Time being a healer of most wounds, Les and Dean swiftly put their differences behind them and forge ever forward, their bond strengthening by the day. Dean has fallen on hard times himself, his once-promising music career stalled suddenly over the eighteen months, which has caused tension at home. His marriage under threat, and Les’ over before it began, the two Coreys conjure up a plan to rewrite history and ensure a better tomorrow for themselves.
Using Dean’s connections at Universal Studios in Hollywood, the pair break into the lot and steal the DeLorean from the Back to the Future trilogy. Les and Dean are many things to many people, boffins not among their labels. They are, for all intents and purposes, dumbshits. But they are endearing and charming in their own unique way, which counts for something in Hollywood. Without a Doc Brown at their beck and call, the two heroes must somehow generate the required 1.21 gigawatts of power to engage the Flux Capacitor and get the DeLorean to 88 MPH and back to the 1980’s to rewrite their wrongs. And that’s where I came unstuck/lost interest in the project. I lived almost 9,500 miles from the movie factory in the City of Angels. It was a pipe dream at best.

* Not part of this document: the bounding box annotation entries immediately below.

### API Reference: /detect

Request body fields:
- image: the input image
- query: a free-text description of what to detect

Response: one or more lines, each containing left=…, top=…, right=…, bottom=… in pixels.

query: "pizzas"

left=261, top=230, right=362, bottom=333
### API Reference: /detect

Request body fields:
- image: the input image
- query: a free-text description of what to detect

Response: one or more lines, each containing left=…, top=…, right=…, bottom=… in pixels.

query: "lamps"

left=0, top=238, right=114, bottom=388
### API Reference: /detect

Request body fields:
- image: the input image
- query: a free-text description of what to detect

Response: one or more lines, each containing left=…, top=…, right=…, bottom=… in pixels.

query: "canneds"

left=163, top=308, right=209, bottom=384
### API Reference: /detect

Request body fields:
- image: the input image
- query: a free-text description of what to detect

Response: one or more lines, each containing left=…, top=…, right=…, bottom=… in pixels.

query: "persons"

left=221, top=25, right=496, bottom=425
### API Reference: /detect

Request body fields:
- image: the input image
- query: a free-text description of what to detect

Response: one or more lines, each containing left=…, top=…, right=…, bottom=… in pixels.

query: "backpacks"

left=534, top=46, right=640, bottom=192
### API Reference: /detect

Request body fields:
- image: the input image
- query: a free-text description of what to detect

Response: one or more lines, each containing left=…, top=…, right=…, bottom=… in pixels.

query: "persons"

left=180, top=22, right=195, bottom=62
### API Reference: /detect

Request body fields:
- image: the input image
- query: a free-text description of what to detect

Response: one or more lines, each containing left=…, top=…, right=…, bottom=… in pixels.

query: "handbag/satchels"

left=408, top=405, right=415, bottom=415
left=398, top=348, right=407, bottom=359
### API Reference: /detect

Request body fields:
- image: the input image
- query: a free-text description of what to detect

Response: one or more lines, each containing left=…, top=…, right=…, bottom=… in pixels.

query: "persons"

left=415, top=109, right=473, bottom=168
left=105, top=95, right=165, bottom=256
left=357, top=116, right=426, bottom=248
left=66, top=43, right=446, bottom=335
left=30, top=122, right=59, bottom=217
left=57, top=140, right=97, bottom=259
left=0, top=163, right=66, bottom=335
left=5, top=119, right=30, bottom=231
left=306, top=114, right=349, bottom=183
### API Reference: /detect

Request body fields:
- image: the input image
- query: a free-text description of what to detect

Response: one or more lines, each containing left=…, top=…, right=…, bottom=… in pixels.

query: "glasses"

Prior to Haim’s death, the pair featured in an apparently scripted reality series called The Coreys. I’ve only seen snippets on YouTube, but from what I can gather they spent most of their time squabbling like an old married couple:
How the mighty had fallen.
I now wish I had given more consideration to the screenplay back then, to give them the swan song they so very clearly deserved. They needed to be put back on the map.
As C-Feld said himself way back when:
“I’m more than an actor. I’m an icon, an industry.”